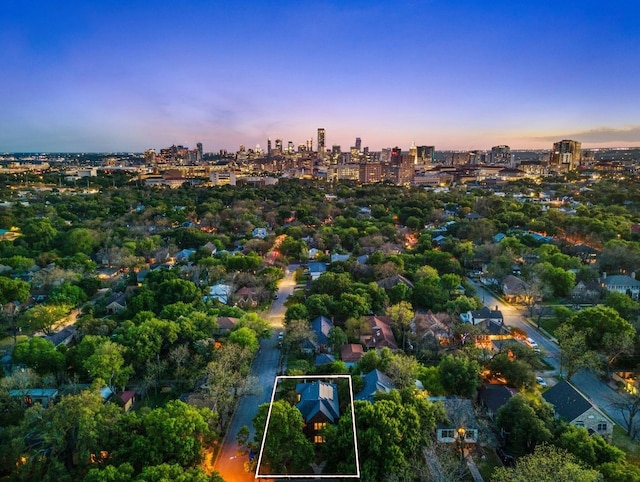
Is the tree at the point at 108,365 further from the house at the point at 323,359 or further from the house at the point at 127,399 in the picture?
the house at the point at 323,359

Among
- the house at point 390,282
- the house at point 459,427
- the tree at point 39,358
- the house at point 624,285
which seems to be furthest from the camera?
the house at point 624,285

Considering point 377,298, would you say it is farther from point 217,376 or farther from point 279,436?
point 279,436

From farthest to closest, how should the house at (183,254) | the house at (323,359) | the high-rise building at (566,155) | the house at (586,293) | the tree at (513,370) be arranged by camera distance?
the high-rise building at (566,155) → the house at (183,254) → the house at (586,293) → the house at (323,359) → the tree at (513,370)

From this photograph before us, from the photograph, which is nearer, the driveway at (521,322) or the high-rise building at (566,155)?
the driveway at (521,322)

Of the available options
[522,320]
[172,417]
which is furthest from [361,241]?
[172,417]

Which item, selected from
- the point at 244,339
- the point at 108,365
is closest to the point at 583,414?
the point at 244,339

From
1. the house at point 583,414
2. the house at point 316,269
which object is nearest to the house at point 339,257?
the house at point 316,269
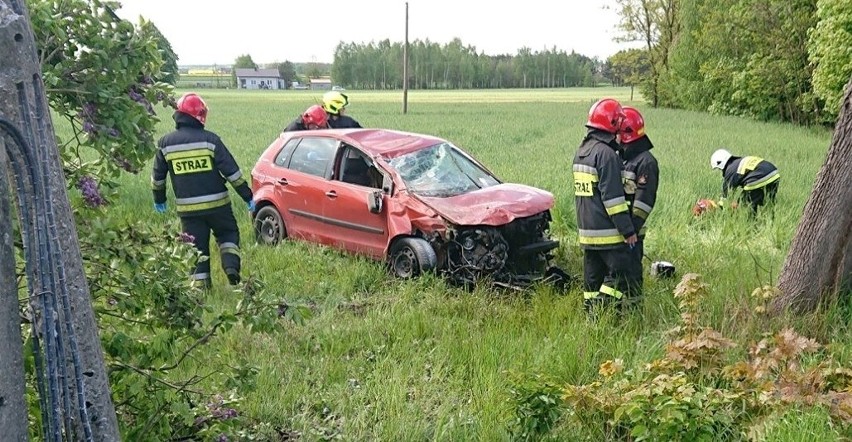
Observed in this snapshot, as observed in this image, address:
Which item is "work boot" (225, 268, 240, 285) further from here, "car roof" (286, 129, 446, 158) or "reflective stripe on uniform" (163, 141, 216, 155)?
"car roof" (286, 129, 446, 158)

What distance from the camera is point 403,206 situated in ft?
21.8

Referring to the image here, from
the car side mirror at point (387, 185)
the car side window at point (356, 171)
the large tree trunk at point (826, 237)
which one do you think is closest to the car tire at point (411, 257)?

◆ GOAL: Update the lines above so that each "camera" becomes "viewer" and nothing else changes, and omit the pictures from your answer.

◆ RESULT FOR THIS TASK:
Is the tree at the point at 108,365 further from the house at the point at 323,359 or further from the house at the point at 127,399 in the picture?
the house at the point at 323,359

Among
- the house at point 390,282
- the house at point 459,427
- the tree at point 39,358
- the house at point 624,285
which seems to be furthest from the viewer?
the house at point 624,285

Considering point 377,298, would you say it is farther from point 217,376 or farther from point 279,436?
point 279,436

From farthest to closest, how should the house at (183,254) | the house at (323,359) | the high-rise building at (566,155) | the house at (586,293) | the tree at (513,370) be arranged by viewer distance?
the high-rise building at (566,155) → the house at (183,254) → the house at (586,293) → the house at (323,359) → the tree at (513,370)

From this photograph before us, from the photograph, which is nearer, the driveway at (521,322) or the high-rise building at (566,155)?
the driveway at (521,322)

Of the available options
[522,320]
[172,417]
which is furthest from [361,241]?
[172,417]

Which item, selected from
- the point at 244,339
- the point at 108,365
is closest to the point at 583,414?
the point at 244,339

From
1. the house at point 583,414
2. the house at point 316,269
which object is nearest to the house at point 339,257?
the house at point 316,269
Observed in this snapshot, as observed in this image, address:
Which item is "work boot" (225, 268, 240, 285) further from here, "car roof" (286, 129, 446, 158) or "reflective stripe on uniform" (163, 141, 216, 155)?
"car roof" (286, 129, 446, 158)

What distance from the viewer is point 403,206 situated in ft?
21.8

Referring to the image here, from
the car side mirror at point (387, 185)
the car side window at point (356, 171)
the large tree trunk at point (826, 237)
which one do you think is closest to the car tire at point (411, 257)?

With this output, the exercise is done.